* [Tasks for this exercise]:
1. In the piece about a daughter starting kindergarten, what does the child insist on showing the parent every day?
2. Carry on the piece about a kindergartner and saving for college, picking up right after its last sentence.

* [Text shown]:
+ + +

The kids had been on break for a couple of weeks, and this little turkey was anxious to get back to her teacher and friends. Truth be told, I was a little nervous about sending her to Kindergarten because I wasn’t sure she was ready. I was totally off base.

My little girl loves learning. She’s excited by it. Every day, she insists on showing me all the “sight words” she knows and the new math problems she’s figured out. I don’t know about you, but when I was in Kindergarten, we just learned our ABCs and tried not to pee on our rugs during nap time.

I can’t tell you how thrilled I am that she enjoys school. I’m really excited for her to be a life-long learner, and I have big dreams for her future. Of course, those dreams include her earning a college degree.

As a financially conscious parent, I know that education won’t be cheap – for either of my daughters. Being a parent yourself, you probably have the same college dreams for your kids. If so, saving for college is one of the most important things on your money checklist. Whether your student is age 3 or 13, it helps to know your savings options ahead of time; the earlier you start planning, the better off they’ll be.

+ + +

* [Dataset]:

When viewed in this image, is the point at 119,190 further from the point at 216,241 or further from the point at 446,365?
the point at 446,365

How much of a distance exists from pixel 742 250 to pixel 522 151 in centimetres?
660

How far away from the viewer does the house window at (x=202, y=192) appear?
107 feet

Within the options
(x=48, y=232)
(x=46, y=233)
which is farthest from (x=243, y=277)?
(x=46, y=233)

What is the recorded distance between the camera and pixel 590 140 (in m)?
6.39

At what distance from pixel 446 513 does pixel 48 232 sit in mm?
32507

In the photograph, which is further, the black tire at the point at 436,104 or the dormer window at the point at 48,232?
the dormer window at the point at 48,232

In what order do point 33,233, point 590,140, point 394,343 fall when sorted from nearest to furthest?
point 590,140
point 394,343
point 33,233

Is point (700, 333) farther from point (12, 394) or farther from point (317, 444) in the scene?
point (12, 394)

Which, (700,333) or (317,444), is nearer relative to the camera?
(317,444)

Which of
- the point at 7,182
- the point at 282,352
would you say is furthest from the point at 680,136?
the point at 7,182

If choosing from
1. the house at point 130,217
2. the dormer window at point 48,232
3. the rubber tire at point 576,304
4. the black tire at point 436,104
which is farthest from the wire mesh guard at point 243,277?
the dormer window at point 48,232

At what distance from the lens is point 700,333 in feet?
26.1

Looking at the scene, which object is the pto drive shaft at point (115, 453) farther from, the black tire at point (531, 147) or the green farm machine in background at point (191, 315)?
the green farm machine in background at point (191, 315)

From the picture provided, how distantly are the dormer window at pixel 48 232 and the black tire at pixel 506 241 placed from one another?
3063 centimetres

+ + +

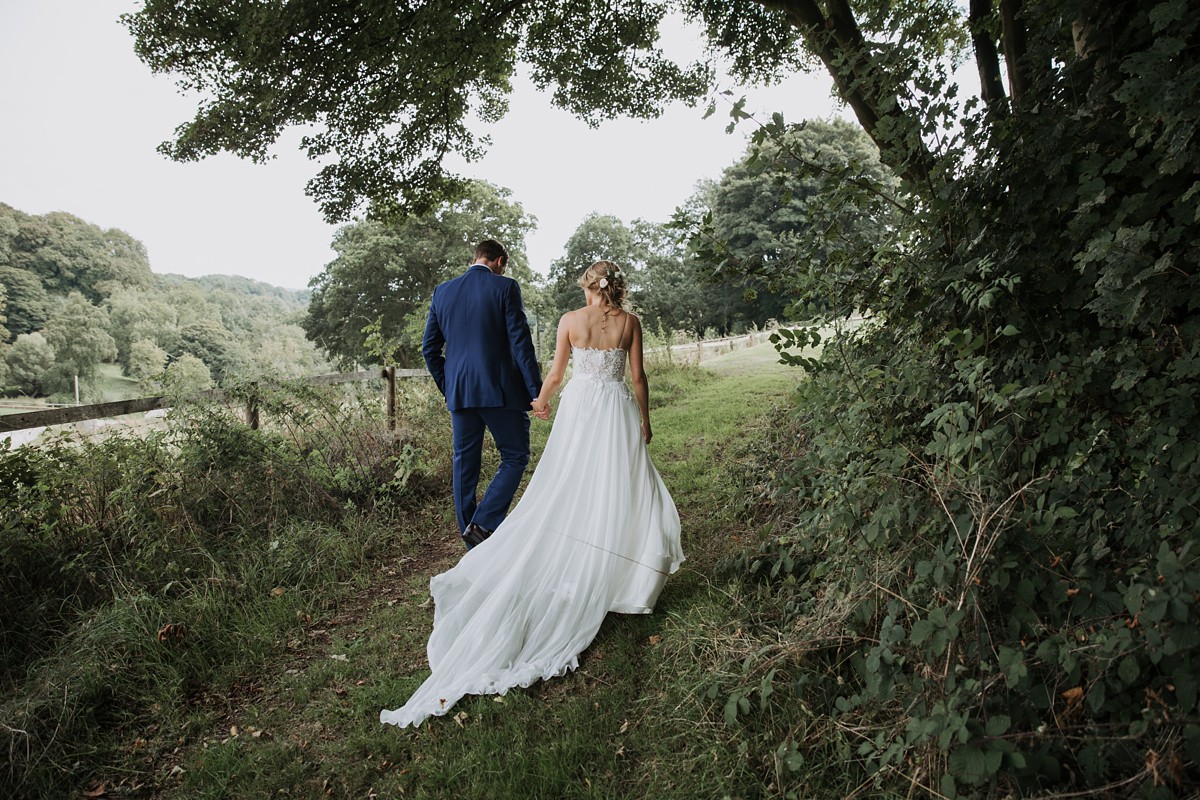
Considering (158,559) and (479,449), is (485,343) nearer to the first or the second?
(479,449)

+ + +

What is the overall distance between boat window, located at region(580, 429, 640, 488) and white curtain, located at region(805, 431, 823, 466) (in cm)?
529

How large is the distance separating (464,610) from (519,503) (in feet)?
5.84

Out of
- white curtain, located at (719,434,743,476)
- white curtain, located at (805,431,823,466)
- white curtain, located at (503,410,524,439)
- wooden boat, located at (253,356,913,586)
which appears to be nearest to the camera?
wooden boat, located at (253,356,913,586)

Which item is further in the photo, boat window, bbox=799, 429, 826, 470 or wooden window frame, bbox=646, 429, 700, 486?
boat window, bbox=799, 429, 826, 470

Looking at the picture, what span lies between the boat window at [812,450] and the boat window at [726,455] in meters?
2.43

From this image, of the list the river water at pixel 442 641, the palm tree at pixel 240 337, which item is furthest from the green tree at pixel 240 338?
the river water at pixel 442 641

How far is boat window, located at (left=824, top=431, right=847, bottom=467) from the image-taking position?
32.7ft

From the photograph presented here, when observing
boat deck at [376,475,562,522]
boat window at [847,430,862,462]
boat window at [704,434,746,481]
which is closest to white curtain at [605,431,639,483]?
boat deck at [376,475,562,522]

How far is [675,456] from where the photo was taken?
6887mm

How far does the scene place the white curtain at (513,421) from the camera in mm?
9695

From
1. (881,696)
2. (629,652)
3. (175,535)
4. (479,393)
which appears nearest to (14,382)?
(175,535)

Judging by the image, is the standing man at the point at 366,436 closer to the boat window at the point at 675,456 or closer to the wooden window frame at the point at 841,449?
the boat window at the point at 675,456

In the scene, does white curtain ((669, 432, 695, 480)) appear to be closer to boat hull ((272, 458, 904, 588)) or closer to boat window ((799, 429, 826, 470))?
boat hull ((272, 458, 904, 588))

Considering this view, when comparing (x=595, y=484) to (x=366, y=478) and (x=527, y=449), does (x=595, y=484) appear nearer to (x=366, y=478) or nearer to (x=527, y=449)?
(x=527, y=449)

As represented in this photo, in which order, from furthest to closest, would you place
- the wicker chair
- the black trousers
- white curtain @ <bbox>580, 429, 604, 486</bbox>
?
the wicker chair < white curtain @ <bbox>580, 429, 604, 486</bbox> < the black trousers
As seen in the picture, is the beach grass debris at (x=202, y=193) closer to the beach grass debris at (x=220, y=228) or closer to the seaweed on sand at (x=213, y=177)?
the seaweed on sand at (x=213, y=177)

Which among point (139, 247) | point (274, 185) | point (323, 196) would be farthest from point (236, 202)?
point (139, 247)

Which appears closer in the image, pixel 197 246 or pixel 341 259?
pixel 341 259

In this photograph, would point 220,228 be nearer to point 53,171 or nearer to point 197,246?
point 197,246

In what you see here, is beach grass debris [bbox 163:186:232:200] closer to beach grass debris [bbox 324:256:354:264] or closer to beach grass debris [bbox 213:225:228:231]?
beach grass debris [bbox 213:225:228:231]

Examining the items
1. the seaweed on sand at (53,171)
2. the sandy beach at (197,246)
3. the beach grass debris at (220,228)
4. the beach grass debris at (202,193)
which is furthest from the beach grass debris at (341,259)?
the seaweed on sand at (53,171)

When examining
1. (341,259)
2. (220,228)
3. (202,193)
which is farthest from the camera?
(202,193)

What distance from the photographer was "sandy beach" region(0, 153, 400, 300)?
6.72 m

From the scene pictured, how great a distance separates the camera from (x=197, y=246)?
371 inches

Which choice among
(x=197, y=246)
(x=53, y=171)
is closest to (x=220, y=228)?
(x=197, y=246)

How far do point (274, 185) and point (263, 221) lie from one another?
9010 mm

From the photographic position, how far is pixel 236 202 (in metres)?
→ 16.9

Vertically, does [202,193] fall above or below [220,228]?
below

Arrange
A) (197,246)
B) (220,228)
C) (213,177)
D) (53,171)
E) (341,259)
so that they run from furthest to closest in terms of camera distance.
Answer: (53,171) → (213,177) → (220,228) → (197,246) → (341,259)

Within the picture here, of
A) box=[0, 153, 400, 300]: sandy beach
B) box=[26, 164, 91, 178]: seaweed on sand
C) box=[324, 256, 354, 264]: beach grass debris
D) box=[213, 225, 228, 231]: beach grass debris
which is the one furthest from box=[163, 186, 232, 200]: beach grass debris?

+ + +

* [Answers per task]:
1. All the sight words she knows and the new math problems she has figured out.

2.
Saving for College: Your Options

You’ve probably heard that college costs are rising. According to the most recent numbers from the National Center for Education Statistics, even when adjusted for inflation, the cost of college in 2014 was over 28% higher than it was just a decade before. With that in mind, it makes sense to start thinking about how to help your kids pay for college now. Here are a few options.

529 College Savings Plans

Since the kids were very young, we’ve been contributing to a 529 college savings plan. These are special investment plans intended to offset the costs of higher education. The money in the plans grow tax-free, provided the funds are used for qualified expenses. 529 plans are handled individually by each state, so different rules apply everywhere. In our home state of Indiana, for instance, we receive a 20% tax credit on the first $5,000 contributed each year. So, if we max out the credit, we get $1,000 back on our state income taxes – which is a pretty sweet deal. Be sure to check your state’s rules to see if a 529 plan makes sense for you.

Education Savings Account (ESA)

If your state’s 529 plan isn’t as attractive, you might consider saving for college in a Coverdell Education Savings Account or ESA. Like with a 529 plan, an ESA is a tax-advantaged way to save money for your child’s college expenses. Provided the money is used on qualified educational expenses, withdrawals can be made on a tax-free basis. You can also use the money in these accounts to pay for expenses at K-12 schools, which is a nice benefit for some.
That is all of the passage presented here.